Bu süreç ne zaman başladı? Çünkü daha önce bahsettiğimiz gibi böyle bir süreç yoktu. Teknik bizdendi ve biz tekniği hem varlığın kendi içkin vasıfları ve hem de bizim bütünlüklü olan zihnimizle üretiyorduk ve bu anlamda çevre kirlenmesi,kainatın atom bombaları ile tehlikeye sokulması söz konusu değildi. Bu süreç Descartes ile başlayan bir süreç...ruh ve beden dualizmiyle başlayan bir süreç...İnsanın kendisini anlamın merkezi olarak görmesiyle,benliğin tüm varoluşa hakim olmaya başlaması, aklın otonomluğu ile başlayan ve teknolojinin hakimiyetine kadar uzanan bir süreç...
Bütün bunlar soğuk,sert ve duygusuz olan bir dilin ortaya çıkmasına neden oldu. Bu dil insanı açmak,açıklamak ve anlamlandırmaktan da uzak bir dildi. Çünkü bu dil fenomenin diliydi ve sadece fenomeni sınırlı bir şekilde açıklamaya yönelikti. Antropoloji ve tin bilimleri bunlar karşısında bir nebzede olsa direndi ve fakat köklü bir sorgulama ve analiz gerekmekteydi. Bunu Heideggerin Ontolojisine dönüşte, islam felsefesinin derinliklerinde bulabiliriz. Belki de bu hususta bir takım çözümler sunmak ta bu sürece katılmaktır...Ama her şeyden önce ve tüm bunlarla beraber bu ve benzeri konularda hem ontolojisiyle hem epistemolojisiyle ve hem de metafiziğiyle islamın bu yüzyıla ne söyleyeceğini kavramaya çalışmak lazım.
İslam ülkeleri boş ve kırık zamanlar içinden geçiştiriliyor ve geçiş zamanlarını yaşıyor. Allah bu yüzyıla ve diğer gelecek yüzyıllara BİZ müslümanlar vasıtası ile nasıl bir cevap verecek...
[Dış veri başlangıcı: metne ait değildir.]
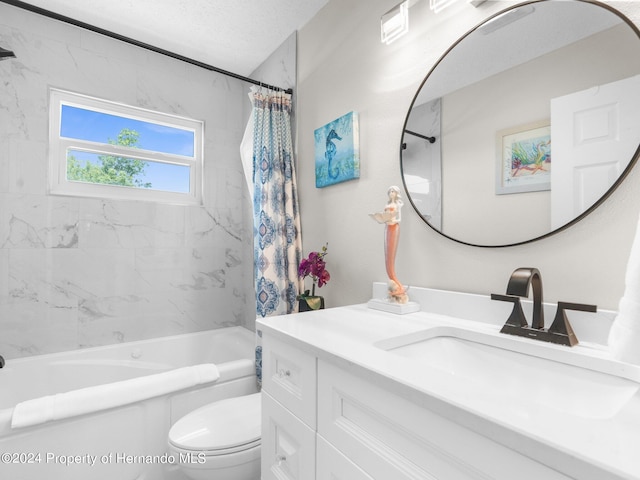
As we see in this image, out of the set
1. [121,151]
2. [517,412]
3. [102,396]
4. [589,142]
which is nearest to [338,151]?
[589,142]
Ve fakat teknoloji konusunu ele alırken her şeyden önce üzerinde durulması gereken Allah ve yarattıkları arasında ontik anlamda yabancılaşma ve ayrım söz konusu mu yani yaratılanlar yaratıcıdan çok uzaktamıdırlar? Kesinlikle böyle bir şey söz konusu değildir,Allahla yarattığı varlıklar arasında bir beraberlik ve bütünlük vardır.
İnsanın modern dünyada ürettiği teknoloji ile varlığı arasındaki ayrılığı ve bölünmeyi,gerçekçi ve kapsamlı bir biçimde değerlendirmek gerekir. Çünkü insan, ürettikleri ile arasına çok uzun mesafeler koymaktadır. insanın ortaya koyduğu alet ve edavatla Allahın yarattığı varlıklar arasında yakınlık ve uzaklık derecesi vardır. İnsan ürettiklerine yabancı ve uzak iken Allah yarattığı varlıklara yakındır.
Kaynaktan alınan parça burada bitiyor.